Records for processing:
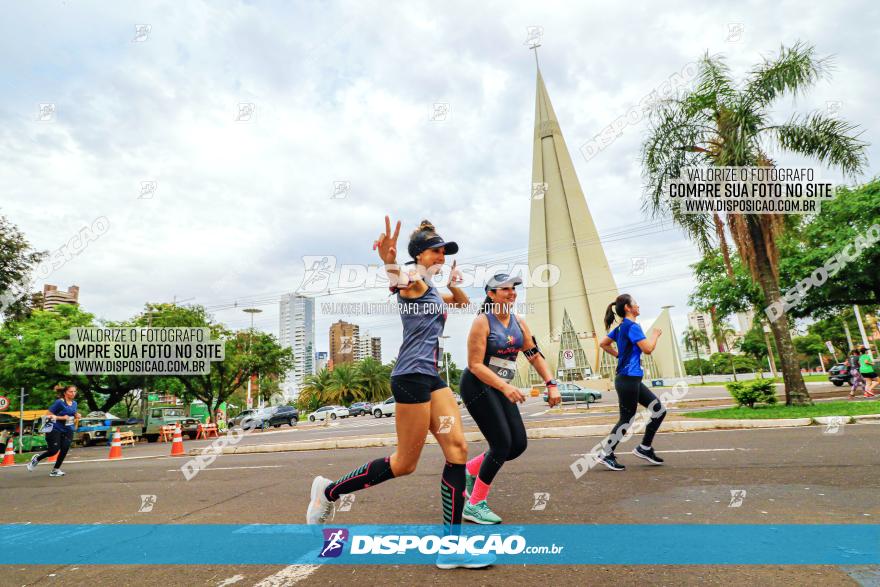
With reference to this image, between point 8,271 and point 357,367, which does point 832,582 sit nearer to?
point 8,271

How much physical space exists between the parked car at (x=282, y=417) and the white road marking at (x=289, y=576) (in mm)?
31939

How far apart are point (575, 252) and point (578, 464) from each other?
73.3 m

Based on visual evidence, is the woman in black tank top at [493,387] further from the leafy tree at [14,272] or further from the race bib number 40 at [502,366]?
the leafy tree at [14,272]

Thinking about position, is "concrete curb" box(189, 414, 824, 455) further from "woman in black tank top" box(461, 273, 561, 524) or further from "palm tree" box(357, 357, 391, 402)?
"palm tree" box(357, 357, 391, 402)

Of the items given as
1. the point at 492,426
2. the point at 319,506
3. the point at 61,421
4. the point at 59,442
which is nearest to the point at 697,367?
the point at 59,442

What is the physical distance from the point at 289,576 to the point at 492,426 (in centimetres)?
154

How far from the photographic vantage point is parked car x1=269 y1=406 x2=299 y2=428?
32625 millimetres

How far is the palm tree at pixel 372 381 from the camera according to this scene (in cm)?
6138

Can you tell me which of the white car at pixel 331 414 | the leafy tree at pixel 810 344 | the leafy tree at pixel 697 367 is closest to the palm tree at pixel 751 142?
the white car at pixel 331 414

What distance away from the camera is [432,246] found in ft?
9.85

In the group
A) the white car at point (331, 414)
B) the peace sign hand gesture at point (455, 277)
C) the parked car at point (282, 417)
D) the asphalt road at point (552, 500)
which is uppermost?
the peace sign hand gesture at point (455, 277)

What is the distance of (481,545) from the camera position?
116 inches

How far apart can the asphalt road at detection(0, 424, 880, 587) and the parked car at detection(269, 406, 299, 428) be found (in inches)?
996

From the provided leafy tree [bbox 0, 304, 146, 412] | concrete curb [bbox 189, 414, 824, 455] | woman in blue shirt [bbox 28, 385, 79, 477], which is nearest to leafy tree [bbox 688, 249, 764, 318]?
concrete curb [bbox 189, 414, 824, 455]
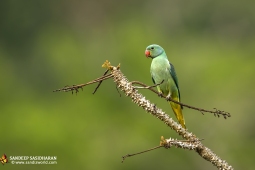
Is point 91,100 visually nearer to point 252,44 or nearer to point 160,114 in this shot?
point 252,44

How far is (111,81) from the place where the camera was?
19.2 m

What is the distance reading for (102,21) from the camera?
2952 centimetres

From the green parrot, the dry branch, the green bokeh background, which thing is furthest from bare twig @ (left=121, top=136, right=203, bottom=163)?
the green bokeh background

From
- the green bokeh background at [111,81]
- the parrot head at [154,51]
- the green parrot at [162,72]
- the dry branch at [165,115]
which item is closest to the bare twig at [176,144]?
the dry branch at [165,115]

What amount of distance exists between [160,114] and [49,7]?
2605 centimetres

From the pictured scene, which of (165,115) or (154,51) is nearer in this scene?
(165,115)

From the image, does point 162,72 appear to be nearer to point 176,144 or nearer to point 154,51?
point 154,51

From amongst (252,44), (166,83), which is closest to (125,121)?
(252,44)

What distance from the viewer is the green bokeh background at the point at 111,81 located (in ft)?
53.7

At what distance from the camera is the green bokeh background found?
16359 millimetres

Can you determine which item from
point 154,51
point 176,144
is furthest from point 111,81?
point 176,144

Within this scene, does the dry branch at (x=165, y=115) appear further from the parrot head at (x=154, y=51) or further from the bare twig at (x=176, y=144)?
the parrot head at (x=154, y=51)

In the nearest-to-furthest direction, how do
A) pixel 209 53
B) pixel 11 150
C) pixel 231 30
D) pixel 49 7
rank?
pixel 11 150 < pixel 209 53 < pixel 231 30 < pixel 49 7

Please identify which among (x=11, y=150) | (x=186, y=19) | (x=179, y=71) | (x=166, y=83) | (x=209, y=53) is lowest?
(x=166, y=83)
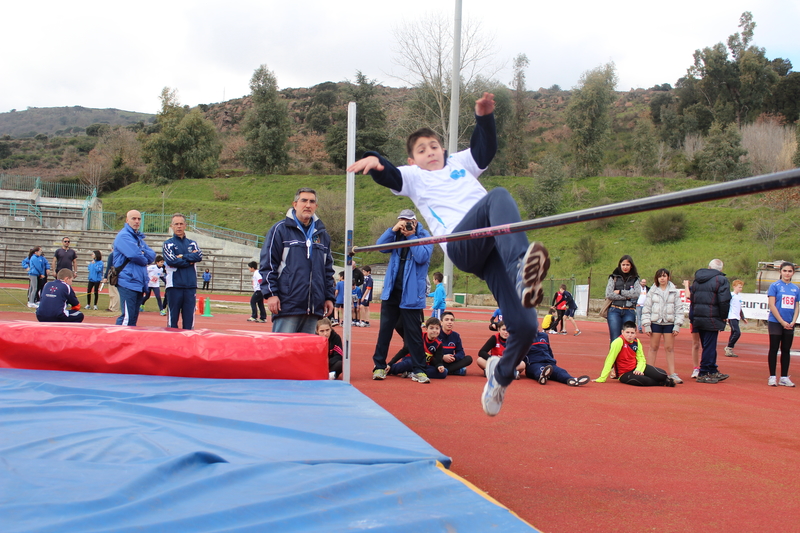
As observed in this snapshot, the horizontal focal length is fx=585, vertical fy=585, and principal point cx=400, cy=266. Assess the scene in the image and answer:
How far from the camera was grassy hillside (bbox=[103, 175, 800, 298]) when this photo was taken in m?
23.5

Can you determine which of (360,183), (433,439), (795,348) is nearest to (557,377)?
(433,439)

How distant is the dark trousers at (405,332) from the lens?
19.2 ft

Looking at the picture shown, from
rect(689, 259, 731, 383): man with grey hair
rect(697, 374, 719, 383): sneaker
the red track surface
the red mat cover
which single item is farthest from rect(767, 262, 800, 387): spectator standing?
the red mat cover

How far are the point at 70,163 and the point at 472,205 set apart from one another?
70294 millimetres

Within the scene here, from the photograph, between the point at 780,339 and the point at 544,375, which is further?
the point at 780,339

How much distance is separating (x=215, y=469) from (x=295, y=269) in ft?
8.41

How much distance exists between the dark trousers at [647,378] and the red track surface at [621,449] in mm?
201

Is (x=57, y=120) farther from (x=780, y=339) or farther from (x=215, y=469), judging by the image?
(x=215, y=469)

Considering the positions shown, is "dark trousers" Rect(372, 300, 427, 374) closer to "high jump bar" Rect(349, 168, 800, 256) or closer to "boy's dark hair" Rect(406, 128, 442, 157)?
"boy's dark hair" Rect(406, 128, 442, 157)

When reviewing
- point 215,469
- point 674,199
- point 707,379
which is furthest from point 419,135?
point 707,379

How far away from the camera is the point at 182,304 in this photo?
6172 mm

Instructions to follow: Arrange the material from the line containing "Is (x=57, y=120)" through the end of the material, both ends included, as a Markdown table with columns No and Line, one row per line and blank lines omitted.

Solution:
| No | Line |
|---|---|
| 1 | Is (x=57, y=120) farther from (x=780, y=339) or farther from (x=215, y=469), judging by the image? |
| 2 | (x=215, y=469) |
| 3 | Considering the positions shown, is "dark trousers" Rect(372, 300, 427, 374) closer to "high jump bar" Rect(349, 168, 800, 256) or closer to "boy's dark hair" Rect(406, 128, 442, 157)? |
| 4 | "boy's dark hair" Rect(406, 128, 442, 157) |
| 5 | When reviewing |
| 6 | - point 215,469 |
| 7 | - point 674,199 |
| 8 | - point 707,379 |
| 9 | which is furthest from point 419,135? |
| 10 | point 707,379 |
| 11 | How far away from the camera is the point at 182,304 in this photo? |
| 12 | 6172 mm |